* BEGIN Records for the exercise *
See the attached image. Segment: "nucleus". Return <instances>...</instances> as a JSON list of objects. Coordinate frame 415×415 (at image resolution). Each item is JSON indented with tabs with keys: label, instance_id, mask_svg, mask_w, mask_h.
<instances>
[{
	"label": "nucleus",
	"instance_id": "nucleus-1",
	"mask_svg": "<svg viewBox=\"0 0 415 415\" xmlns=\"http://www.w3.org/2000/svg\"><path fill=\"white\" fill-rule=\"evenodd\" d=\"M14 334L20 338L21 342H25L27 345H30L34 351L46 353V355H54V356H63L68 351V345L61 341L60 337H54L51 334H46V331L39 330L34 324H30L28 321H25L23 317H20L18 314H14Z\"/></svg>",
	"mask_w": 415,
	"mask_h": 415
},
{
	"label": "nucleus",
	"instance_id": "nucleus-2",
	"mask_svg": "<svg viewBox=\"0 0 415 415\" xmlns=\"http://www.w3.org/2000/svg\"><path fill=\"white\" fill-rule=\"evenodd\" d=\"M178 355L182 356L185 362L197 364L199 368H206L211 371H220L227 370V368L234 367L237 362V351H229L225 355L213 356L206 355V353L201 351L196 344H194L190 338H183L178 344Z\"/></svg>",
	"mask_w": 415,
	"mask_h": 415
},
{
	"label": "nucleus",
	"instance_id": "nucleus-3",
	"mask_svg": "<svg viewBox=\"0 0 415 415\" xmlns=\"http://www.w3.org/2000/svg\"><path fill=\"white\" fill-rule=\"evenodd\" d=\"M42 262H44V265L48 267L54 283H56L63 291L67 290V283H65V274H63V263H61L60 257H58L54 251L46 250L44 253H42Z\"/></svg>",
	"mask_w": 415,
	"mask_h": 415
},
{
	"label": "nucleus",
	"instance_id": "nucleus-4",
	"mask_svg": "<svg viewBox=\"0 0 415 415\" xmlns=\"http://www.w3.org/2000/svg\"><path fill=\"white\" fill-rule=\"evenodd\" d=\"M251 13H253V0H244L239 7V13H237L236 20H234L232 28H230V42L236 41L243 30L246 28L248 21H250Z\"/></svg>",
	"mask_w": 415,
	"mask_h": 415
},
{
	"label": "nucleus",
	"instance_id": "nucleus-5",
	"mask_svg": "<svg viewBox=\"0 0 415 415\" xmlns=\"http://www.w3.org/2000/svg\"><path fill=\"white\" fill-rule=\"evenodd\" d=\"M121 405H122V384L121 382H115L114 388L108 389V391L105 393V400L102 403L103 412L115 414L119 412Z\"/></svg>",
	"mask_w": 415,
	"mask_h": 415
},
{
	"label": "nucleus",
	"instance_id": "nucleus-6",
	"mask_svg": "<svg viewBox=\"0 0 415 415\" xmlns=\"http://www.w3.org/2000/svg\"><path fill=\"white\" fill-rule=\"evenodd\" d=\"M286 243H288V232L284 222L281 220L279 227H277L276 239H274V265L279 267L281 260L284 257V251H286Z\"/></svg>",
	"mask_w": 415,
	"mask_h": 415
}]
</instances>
* END Records for the exercise *
- Task goal -
Reproduce every line of the records above verbatim, preserving each character, indentation, and line break.

- Solution to this problem -
See the attached image. Segment: "nucleus". Return <instances>...</instances> as a JSON list of objects. Coordinate frame 415×415 (at image resolution). Each item is JSON indented with tabs with keys: label, instance_id, mask_svg, mask_w, mask_h.
<instances>
[{
	"label": "nucleus",
	"instance_id": "nucleus-1",
	"mask_svg": "<svg viewBox=\"0 0 415 415\" xmlns=\"http://www.w3.org/2000/svg\"><path fill=\"white\" fill-rule=\"evenodd\" d=\"M14 334L20 338L21 342H25L27 345H30L34 351L46 353V355H54V356H63L68 351V345L61 341L60 337H54L51 334H46V331L39 330L34 324H30L28 321H25L23 317H20L18 314H14Z\"/></svg>",
	"mask_w": 415,
	"mask_h": 415
},
{
	"label": "nucleus",
	"instance_id": "nucleus-2",
	"mask_svg": "<svg viewBox=\"0 0 415 415\" xmlns=\"http://www.w3.org/2000/svg\"><path fill=\"white\" fill-rule=\"evenodd\" d=\"M178 355L182 356L185 362L197 364L199 368H206L211 371H220L227 370V368L234 367L237 362V351H229L225 355L213 356L206 355V353L201 351L196 344H194L190 338H183L178 344Z\"/></svg>",
	"mask_w": 415,
	"mask_h": 415
},
{
	"label": "nucleus",
	"instance_id": "nucleus-3",
	"mask_svg": "<svg viewBox=\"0 0 415 415\" xmlns=\"http://www.w3.org/2000/svg\"><path fill=\"white\" fill-rule=\"evenodd\" d=\"M42 262H44V265L48 267L54 283H56L63 291L67 290V283H65V274H63V263H61L60 257H58L54 251L46 250L44 253H42Z\"/></svg>",
	"mask_w": 415,
	"mask_h": 415
},
{
	"label": "nucleus",
	"instance_id": "nucleus-4",
	"mask_svg": "<svg viewBox=\"0 0 415 415\" xmlns=\"http://www.w3.org/2000/svg\"><path fill=\"white\" fill-rule=\"evenodd\" d=\"M251 13H253V0H244L239 7V13H237L236 20H234L232 28H230V42L236 41L243 30L246 28L248 21H250Z\"/></svg>",
	"mask_w": 415,
	"mask_h": 415
},
{
	"label": "nucleus",
	"instance_id": "nucleus-5",
	"mask_svg": "<svg viewBox=\"0 0 415 415\" xmlns=\"http://www.w3.org/2000/svg\"><path fill=\"white\" fill-rule=\"evenodd\" d=\"M121 405H122V384L121 382H115L114 388L108 389V391L105 393V400L102 403L103 412L115 414L119 412Z\"/></svg>",
	"mask_w": 415,
	"mask_h": 415
},
{
	"label": "nucleus",
	"instance_id": "nucleus-6",
	"mask_svg": "<svg viewBox=\"0 0 415 415\" xmlns=\"http://www.w3.org/2000/svg\"><path fill=\"white\" fill-rule=\"evenodd\" d=\"M286 243H288V232L284 222L281 220L279 227H277L276 239H274V265L279 267L281 260L284 257V251H286Z\"/></svg>",
	"mask_w": 415,
	"mask_h": 415
}]
</instances>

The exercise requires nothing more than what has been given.